Matthews’ approach to the interview is to take Barber through every single point made in his two YouTube ads– yes, it is as painful as it sounds. Matthews begins by asking who Barber would like to impeach when he says “I would impeach him.” Barber calls it a “metaphor to the fact that we don’t seem to want to hold our leaders accountable,” but wouldn’t say whether there were concrete illegal acts, though he hinted at tax fraud, tax evasion, and the Joe Sestak job pseudo-scandal.Barber suggests a national sales tax, on top of local taxes.
Then the conversation shifted in that direction– to taxes– and became a murky swamp of income tax policy. Barber wants to replace all current taxes with a “fair tax,” which Matthews notes is not possible since the federal government can’t eliminate state taxes. “You would get rid of Social Security,” he responded, “capital gains, Medicare and Medicaid. You would get rid of the death tax.” At this point, Matthews loses his patience and repeatedly accuses him of not answering the question.
If this would have been the end of the interview, it would have been a fairly bad debut for Rick Barber in the national arena. But it wasn’t: He was then held accountable for his other ad, asked, “we don’t have a representative form of government?” He responded that “absolutely we do,” but Matthews continued, asking “why do you keep saying government is tyranny?” This goes on for a while, until Matthews rapidly switches gears, asking whether Barber has ever been audited.[...]

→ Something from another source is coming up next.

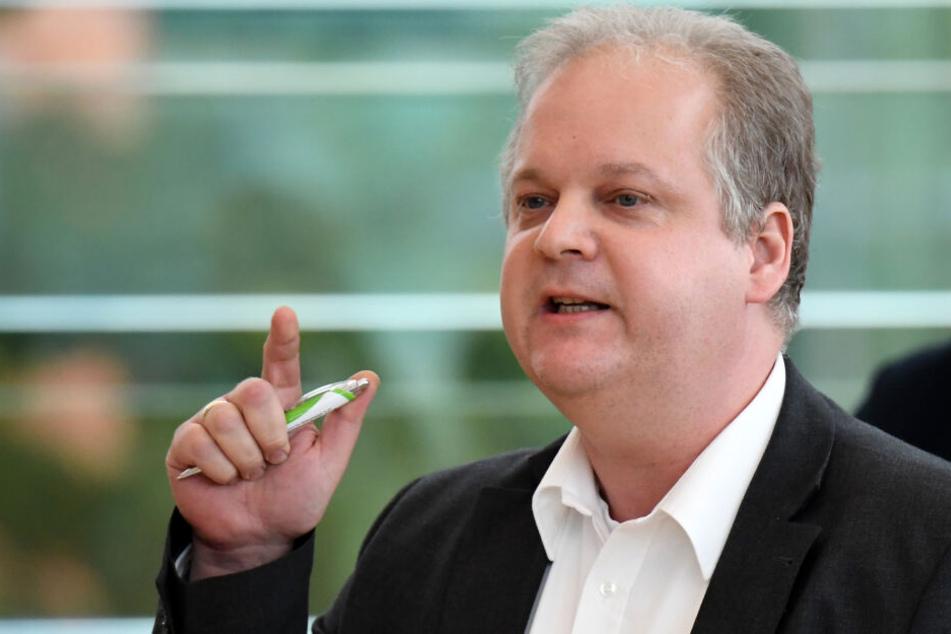 Kai Dolgner (SPD) bei einer Rede im schleswig-holsteinischen Parlament: Der Untersuchungsausschuss zur Rocker-Affäre wird nach seiner Ansicht bei der Polizei in Schleswig-Holstein den Umgang mit Informanten ändern.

The entire interview is fascinating, albeit extremely painful. In retrospect, comparing it to Maddow’s intelligent discussion with Rand Paul is doing it too much justice– it was readily apparent Matthews doesn’t have much respect for Barber at all, and Barber has a deer-in-headlights quality to him towards the end, as if he expected the interview to be easier.
It's about ten minutes in lengths.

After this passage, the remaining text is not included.